Фидалго раскрыл объятия и по-братски прижал Пери к сердцу так, как принято было в стародавние рыцарские времена, о которых тогда сохранялись лишь смутные воспоминания. Индеец стоял, опустив глаза, растроганный и смущенный; он был похож на преступника перед судьей.

— Послушай, Пери, — сказал дон Антонио, — человек никогда не должен лгать, даже когда он хочет скрыть содеянное им добро. Скажи мне всю правду.

— Спрашивай.

— Кто стрелял два раза возле реки, когда твоя сеньора купалась?

— Пери.

— Кто пустил стрелу, которая чуть де задела Сесилию?

— Айморе, — содрогнувшись, ответил индеец.

— Откуда взялась стрела, воткнутая в землю, около того места, где лежали тела двух убитых индейцев?

Пери не отвечал.

— Лучше не отпирайся. Твоя рана говорит вместо тебя.
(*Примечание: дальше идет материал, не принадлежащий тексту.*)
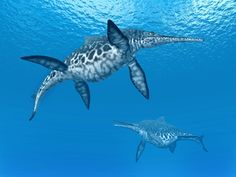 Amateur Fossil Hunter Discovered Complete, 7ft Skeleton Of Ancient Marine Reptile | IFLScience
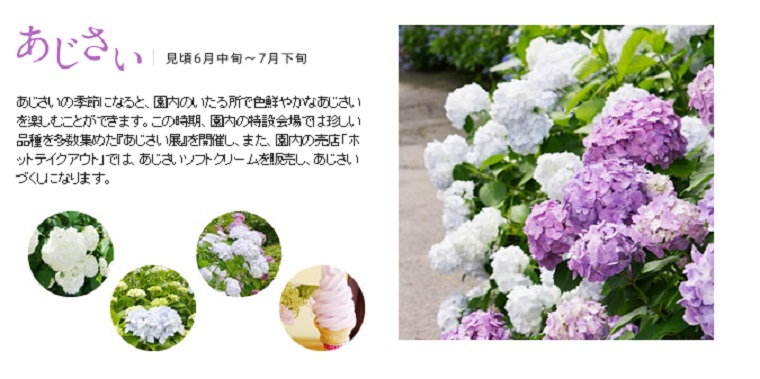 http://www.hakone-tozan.co.jp/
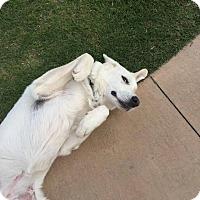 Adopt A Pet :: Lucy - Kiowa, OK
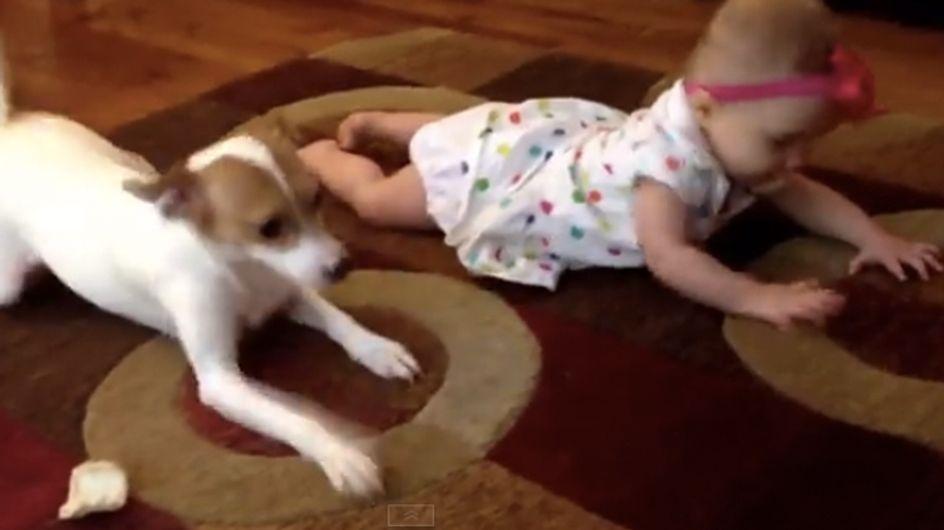 Un perrito enseña a una niña a gatear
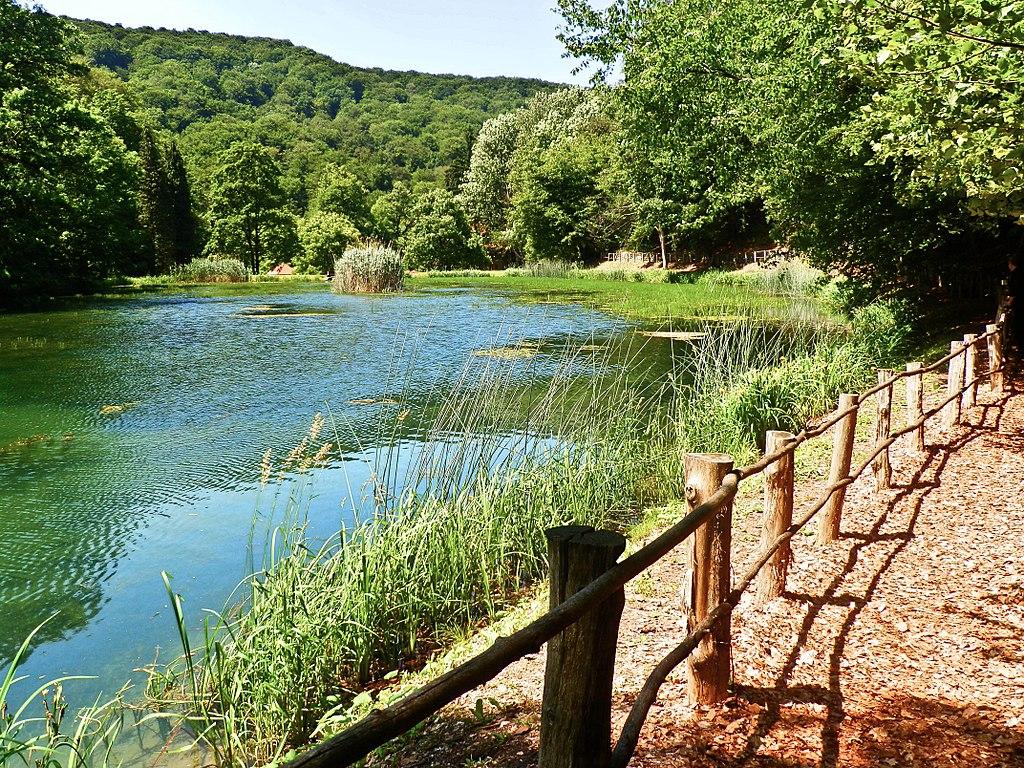 Forest Park Jankovac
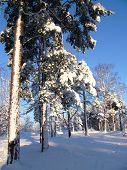 Sunny winter day in Nordic countrie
Чтобы спасти твою сеньору, ты подставил себя под стрелы врагов. И ты же потом их убил.

— Ты все знаешь. Пери больше не нужен; он вернется к родному племени.

Индеец последний раз посмотрел на свою сеньору и пошел к двери.

— Пери! — воскликнула Сесилия. — Останься! Твоя сеньора тебе приказывает!

Она кинулась к отцу и, улыбаясь сквозь слезы, стала умолять его:

— Правда ведь, отец, теперь он не должен уходить? Не может быть, чтобы вы теперь приказали ему уйти!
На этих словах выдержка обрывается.